PVRIS - Live Review - Eventim Apollo, London
PVRIS - Live Review - Eventim Apollo, London

PVRIS bring new songs and old to a packed Eventim Apollo, showing off their talents as dynamic live performers as well as their musical evolution.
Too often live shows highlight a band’s shortcomings. Especially if that band’s carefully crafted albums favour a big, slick production style over capturing the raw energy of real people playing together. Without the studio trickery to hide behind, on stage their limitations as performers, musicians, or songwriters become glaringly obvious.
That’s not the case with PVRIS. Instead, their big, bold performance at Hammersmith’s Eventim Apollo highlights several things not immediately obvious from their records. Their songs, which mash up rock, electro, and hip-hop elements, are actually more substance than style. Singer/songwriter Lynn Gunn is no slouch as a guitarist. And her voice is far more powerful and — with rich soulful, bluesy hints — far more nuanced than some of the autotuned studio recordings suggest.
Matching that voice are Gunn’s energy and charisma. When she’s not stuck at the microphone, she’s stomping across the stage while playing some heavy riff or other. And when she’s not snarling “Sayin’ what I feel, what I do, what I want” (aggro, glitchy Animal) or revealing “I don’t need a metaphor for you to know I’m miserable” (the ominous synthpop of What’s Wrong), she’s chatty and incredibly engaging. A mid-set photo op, involving a shark hat thrown up from the audience, turns into a chat about her cat and her girlfriend; her thrill at headlining a show this big is as genuine and endearing as her frequent yells of “woooh”.
That charisma’s vital when fronting a three-piece group on a stage this size. Especially when there are no distracting video screens, the lighting’s intentionally low and moody, and two-thirds of the band (Brian MacDonald on bass and keyboards/synths; touring drummer Denny Agosto) are stranded on slightly raised platforms. Three nursery-style plant displays and Agosto’s flailing arms fill some of the space, but it’s left to Gunn (and the songs) to cover the rest.
Support act Maggie Lindemann does well with even less. Backed by a guitarist, bass player, and drummer, she hurtles through a 30-minute set that cherrypicks highlights from debut album Suckerpunch. Pop-punk anthems like the all-out She Knows It and catchy kiss-off You’re Not Special, as well as dramatic rocker Novocaine (moody verses, blasting choruses) are particular highlights.

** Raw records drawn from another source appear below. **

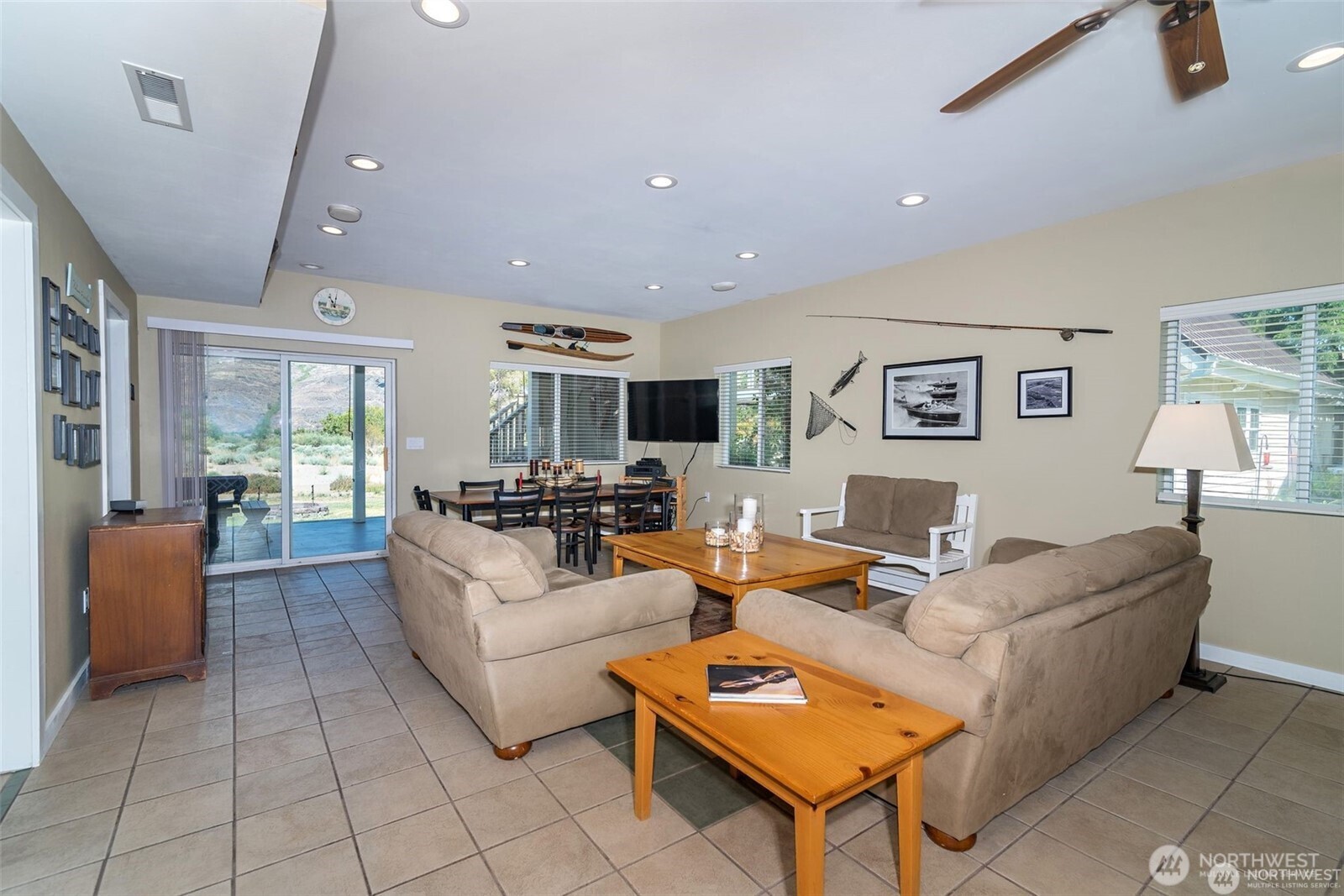 312 SW River Drive , Quincy, WA 98848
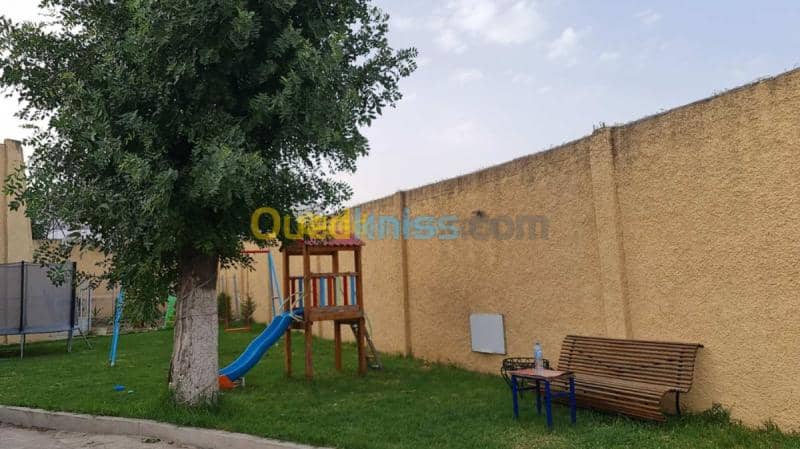 Location Duplex F3 Constantine Constantine 3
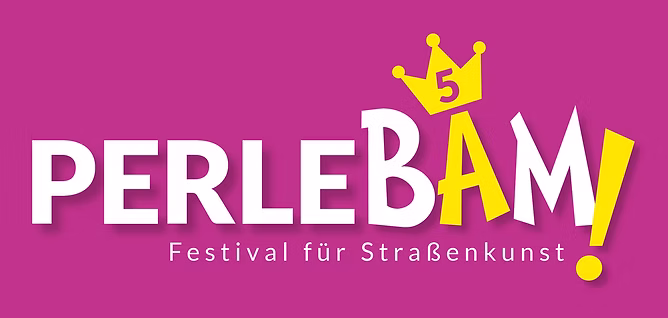 Foto: Kulturkombinat e.V., Lizenz: Kulturkombinat e.V.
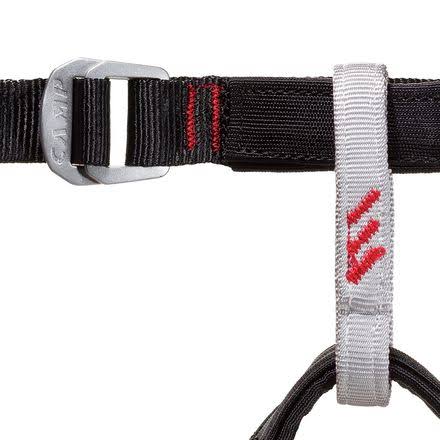 Camp Flash Harness V261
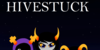 Hivestuck-MSPFA's avatar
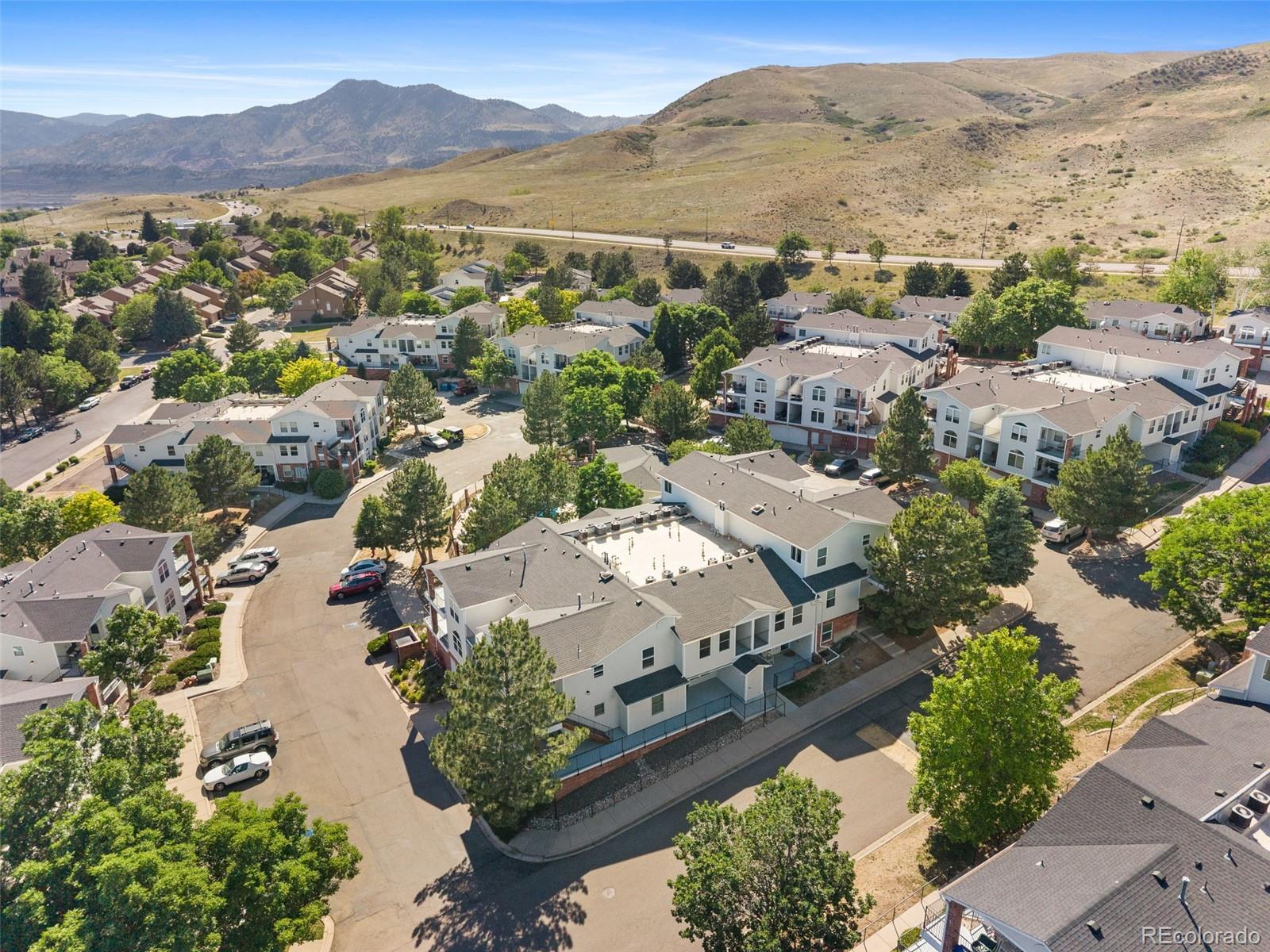 MLS Image #33 for 1655 s cole street,lakewood, Colorado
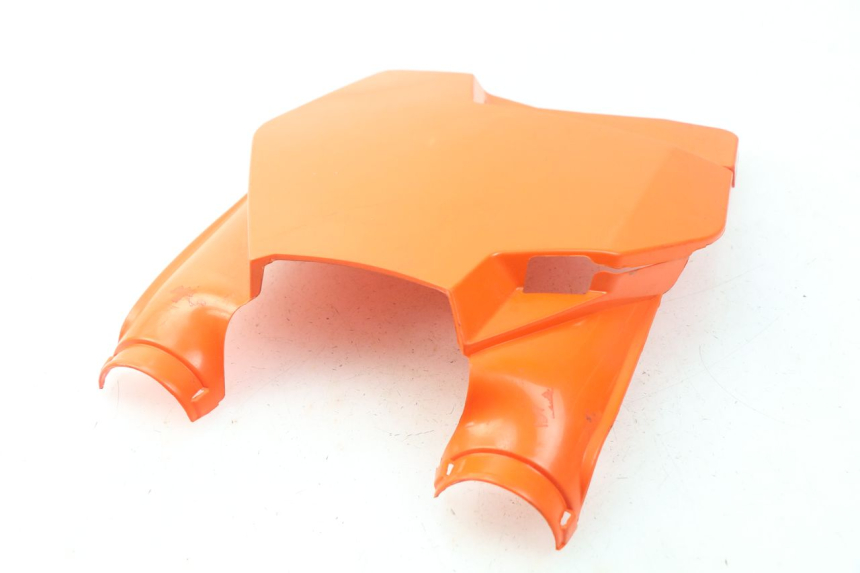 photo de TETE DE FOURCHE YAMAHA DTR DT-R 125 (1989 - 2004)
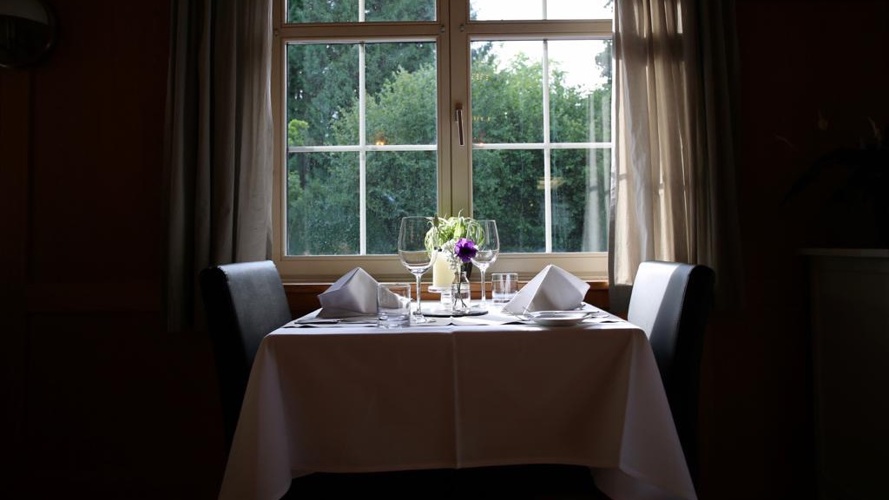 Unterstütze das Wirtshaus zum Bären Kreuzlingen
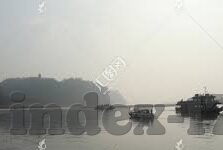 一区二区三区四区国产-国产剧的多元化发展，一区二区三区四区的独特魅力
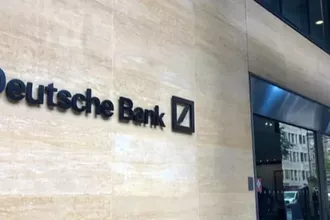 Deutsche Bank'tan Borsa İstanbul analizi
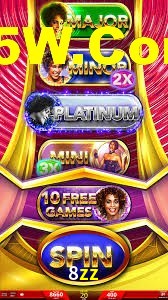 8zz app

But it’s the sweeping and dramatic Casualty Of Your Dreams that’s the real standout, causing a part of the crowd to break out into what Lindemann describes as “her first mosh pit ever”. As she belts out “Let me live my life” on set closer Cages, it’s clear that these songs hit harder without the studio embellishments — just like tonight’s headliners.
Although PVRIS have increasingly moved away from their metalcore origins, their genre fluidity has never felt forced and onstage tonight creates a singular, rather than fractured, identity. Their oldest songs remain the most direct. Full-throated guitar rockers Mirrors, Fire, and My House still punch as hard as they did a decade ago, while the club-leaning You And I sounds as euphoric as ever.
Inclusions from 2020s Use Me highlight their evolution. The loud-quiet Gimme A Minute pairs a synth groove with scuzzy guitar and a breathtakingly soulful vocal. Old Wounds is relatively sparse instrumentally but no less dramatic than anything else on offer tonight, largely thanks to Gunn’s voice. And big groover Hallucinations boasts some nifty St Vincent style guitar work that also informs standalone 2021 single My Way. A scuzzy electro-blues stomp that’s both slinky and swaggering, it’s a slight departure for PVRIS. But it’s by no means out of place tonight, especially alongside the fantastic new single Goddess, which doesn’t sound unlike Jack White at his most experimental.
The other two recent singles are just as ambitious. The band are so confident in the snarling Animal that it opens the set. And Anywhere But Here begins with strummed acoustic guitar and a loping electro-rhythm before evolving into a tasteful beat over a luxuriant synth bed. Possibly their most fragile song yet, it’s all held together by a particularly bluesy Gunn vocal — and points to an exciting next chapter for PVRIS in the studio and on stage.